Better than expected profitability in Coal business
MLL has coal mines in Mozambique and in Indonesia owned by its subsidiaries and is active
in coal trading and handling. Under such arrangements, it performs the drybulk loading,
transportation and discharge activities and all logistical activities in India. The mining business
reported the revenue increase of 343.7% YoY to INR2.7bn and derived one of the best profits
(EBIT of INR132m) since commencement of business in 4QFY09. It has been able to improve
margins significantly as it moves along the learning curve in business.


Recent developments
The company is regularly increasing its tonnage and has added two vessels (one Aframax
crude carrier and one Panamax dry bulk carrier) by 1QFY11 end. Furthermore, MLL
Singapore has entered contract to buy 1994-built gearless Panamax dry bulk vessel and is
expected to join fleet in 3QFY11.
The Company through its wholly-owned offshore subsidiary in Singapore is close to starting
a 7-year project of Mobile Offshore Production Unit (MOPU) and Floating Storage and
offloading unit (FSOU).
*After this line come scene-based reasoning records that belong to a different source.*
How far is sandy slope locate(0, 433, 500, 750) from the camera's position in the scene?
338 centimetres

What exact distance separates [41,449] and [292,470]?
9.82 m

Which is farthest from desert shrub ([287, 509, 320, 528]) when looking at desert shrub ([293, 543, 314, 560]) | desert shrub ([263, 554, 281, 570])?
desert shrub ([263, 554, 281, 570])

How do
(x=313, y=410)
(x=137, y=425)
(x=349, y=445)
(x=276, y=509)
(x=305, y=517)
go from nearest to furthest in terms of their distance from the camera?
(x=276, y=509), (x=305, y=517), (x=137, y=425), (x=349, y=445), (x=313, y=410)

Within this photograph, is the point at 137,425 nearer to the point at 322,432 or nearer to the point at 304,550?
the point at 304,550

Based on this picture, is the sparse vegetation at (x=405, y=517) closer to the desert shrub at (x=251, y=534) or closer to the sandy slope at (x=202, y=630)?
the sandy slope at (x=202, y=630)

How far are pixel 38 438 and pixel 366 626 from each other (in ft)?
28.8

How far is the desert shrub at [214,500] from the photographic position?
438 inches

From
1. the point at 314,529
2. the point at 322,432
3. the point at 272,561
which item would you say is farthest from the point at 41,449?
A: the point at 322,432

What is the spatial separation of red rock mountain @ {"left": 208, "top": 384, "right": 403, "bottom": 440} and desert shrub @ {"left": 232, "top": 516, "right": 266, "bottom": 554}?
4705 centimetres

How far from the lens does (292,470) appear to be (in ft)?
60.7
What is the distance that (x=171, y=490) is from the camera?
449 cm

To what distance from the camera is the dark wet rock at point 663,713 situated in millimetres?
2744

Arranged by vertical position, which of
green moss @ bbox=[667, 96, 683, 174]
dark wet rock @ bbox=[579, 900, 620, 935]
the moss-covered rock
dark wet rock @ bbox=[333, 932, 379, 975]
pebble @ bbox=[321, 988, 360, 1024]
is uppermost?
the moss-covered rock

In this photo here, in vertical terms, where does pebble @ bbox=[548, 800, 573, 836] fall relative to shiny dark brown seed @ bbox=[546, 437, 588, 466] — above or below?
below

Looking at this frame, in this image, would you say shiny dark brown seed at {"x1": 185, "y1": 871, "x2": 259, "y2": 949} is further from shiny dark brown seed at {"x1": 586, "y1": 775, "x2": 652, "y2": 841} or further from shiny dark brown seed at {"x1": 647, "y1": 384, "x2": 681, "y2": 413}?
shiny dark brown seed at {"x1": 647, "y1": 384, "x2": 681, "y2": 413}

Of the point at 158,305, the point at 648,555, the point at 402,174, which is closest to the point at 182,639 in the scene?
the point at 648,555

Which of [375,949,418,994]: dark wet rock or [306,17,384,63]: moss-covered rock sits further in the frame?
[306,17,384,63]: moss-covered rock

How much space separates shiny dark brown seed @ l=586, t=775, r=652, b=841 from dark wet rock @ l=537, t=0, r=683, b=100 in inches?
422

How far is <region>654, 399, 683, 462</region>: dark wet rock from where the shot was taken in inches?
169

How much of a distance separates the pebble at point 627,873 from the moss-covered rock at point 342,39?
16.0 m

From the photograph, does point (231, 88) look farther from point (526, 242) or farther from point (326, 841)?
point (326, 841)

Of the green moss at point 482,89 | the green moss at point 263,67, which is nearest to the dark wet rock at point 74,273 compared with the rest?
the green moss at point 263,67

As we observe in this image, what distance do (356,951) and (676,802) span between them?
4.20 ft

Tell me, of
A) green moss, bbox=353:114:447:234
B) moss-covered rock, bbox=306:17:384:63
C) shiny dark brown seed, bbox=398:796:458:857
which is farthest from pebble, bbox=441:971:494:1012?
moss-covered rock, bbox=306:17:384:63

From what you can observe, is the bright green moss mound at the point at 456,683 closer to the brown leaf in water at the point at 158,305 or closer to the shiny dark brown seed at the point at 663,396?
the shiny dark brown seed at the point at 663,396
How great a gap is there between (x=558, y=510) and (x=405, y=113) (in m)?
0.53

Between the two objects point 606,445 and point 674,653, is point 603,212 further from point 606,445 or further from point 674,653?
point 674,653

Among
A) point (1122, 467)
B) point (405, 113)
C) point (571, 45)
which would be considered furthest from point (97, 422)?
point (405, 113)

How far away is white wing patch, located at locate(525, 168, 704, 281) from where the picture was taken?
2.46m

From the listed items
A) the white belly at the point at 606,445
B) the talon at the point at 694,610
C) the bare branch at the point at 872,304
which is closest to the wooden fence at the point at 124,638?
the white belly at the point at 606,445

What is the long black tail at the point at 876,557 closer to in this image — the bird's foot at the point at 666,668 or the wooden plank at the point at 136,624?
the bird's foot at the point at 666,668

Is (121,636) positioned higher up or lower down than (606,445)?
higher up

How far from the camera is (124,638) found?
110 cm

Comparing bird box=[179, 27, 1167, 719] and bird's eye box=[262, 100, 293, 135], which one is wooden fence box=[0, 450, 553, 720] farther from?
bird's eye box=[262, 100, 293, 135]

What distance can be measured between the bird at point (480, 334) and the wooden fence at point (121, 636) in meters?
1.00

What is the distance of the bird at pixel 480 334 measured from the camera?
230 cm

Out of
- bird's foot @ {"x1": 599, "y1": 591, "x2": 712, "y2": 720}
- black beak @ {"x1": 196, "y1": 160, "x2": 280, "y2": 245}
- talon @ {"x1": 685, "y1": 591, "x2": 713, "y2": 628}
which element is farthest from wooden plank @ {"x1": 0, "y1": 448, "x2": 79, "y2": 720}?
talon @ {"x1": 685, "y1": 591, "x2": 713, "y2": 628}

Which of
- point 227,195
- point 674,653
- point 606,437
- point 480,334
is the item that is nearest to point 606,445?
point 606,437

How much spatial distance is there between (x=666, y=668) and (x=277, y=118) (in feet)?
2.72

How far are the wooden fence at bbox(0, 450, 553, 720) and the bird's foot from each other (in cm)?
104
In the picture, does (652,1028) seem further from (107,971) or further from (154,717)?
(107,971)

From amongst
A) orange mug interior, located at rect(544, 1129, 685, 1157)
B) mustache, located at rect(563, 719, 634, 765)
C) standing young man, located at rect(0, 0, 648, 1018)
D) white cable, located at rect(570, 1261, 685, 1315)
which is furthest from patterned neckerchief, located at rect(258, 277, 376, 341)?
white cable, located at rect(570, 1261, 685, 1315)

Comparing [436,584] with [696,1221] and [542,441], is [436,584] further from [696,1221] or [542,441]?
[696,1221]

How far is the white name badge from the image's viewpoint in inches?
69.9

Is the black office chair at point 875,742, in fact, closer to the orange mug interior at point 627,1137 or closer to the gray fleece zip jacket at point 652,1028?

The charter is expected to commence by December 2010, extended
from earlier date of September 2010, due to improvement in scope of contract. The total
capital expenditure to modify vessels for this project is estimated at INR5.6bn and will have
a revenue contribution of ~INR705m in FY11e and ~INR1.5bn thereafter.
The Company has approved the issue of 27.8m warrants carrying a right to subscribe to
equal number of equity shares at INR1 each on preferential basis to the Promoters at a
meeting held on October 28, 2010 and fixed the price at INR13.7 per warrant, i.e., 25%
of INR55 (the price at which the equity shares will be allotted on exercise of option attached
to the warrants). We have assumed 50% warrant conversion in FY11e resulting into 5.7%
increase in diluted equity to 255m shares and remaining 50% conversion in FY12e, resulting
into diluted equity to 268.9m shares.
MLL (Singapore) - NAV contributes 70% of CMP
MLL holds 72.3% stake in MLL (Singapore) focused on dry bulk shipping with a fleet of 12
owned and 3 in-chartered vessels. The latter contributed a revenue of INR1.9bn in 2QFY11
representing 56% of consolidated revenue. EBIDTA grew by 3.5% to USD20.6m and net
earnings remained flat at USD9.9m. MLL Singapore’s ~80% fleet is contracted for 2HFY11
while the same for FY12e is ~60%. As per the management, the net asset value of fleet stands
at ~USD388m (i.e., ~INR17bn); considering 72% stake is translating into ~INR49/share for
MLL. We have valued MLL Singapore at INR37 per share at ~25% discount to NAV.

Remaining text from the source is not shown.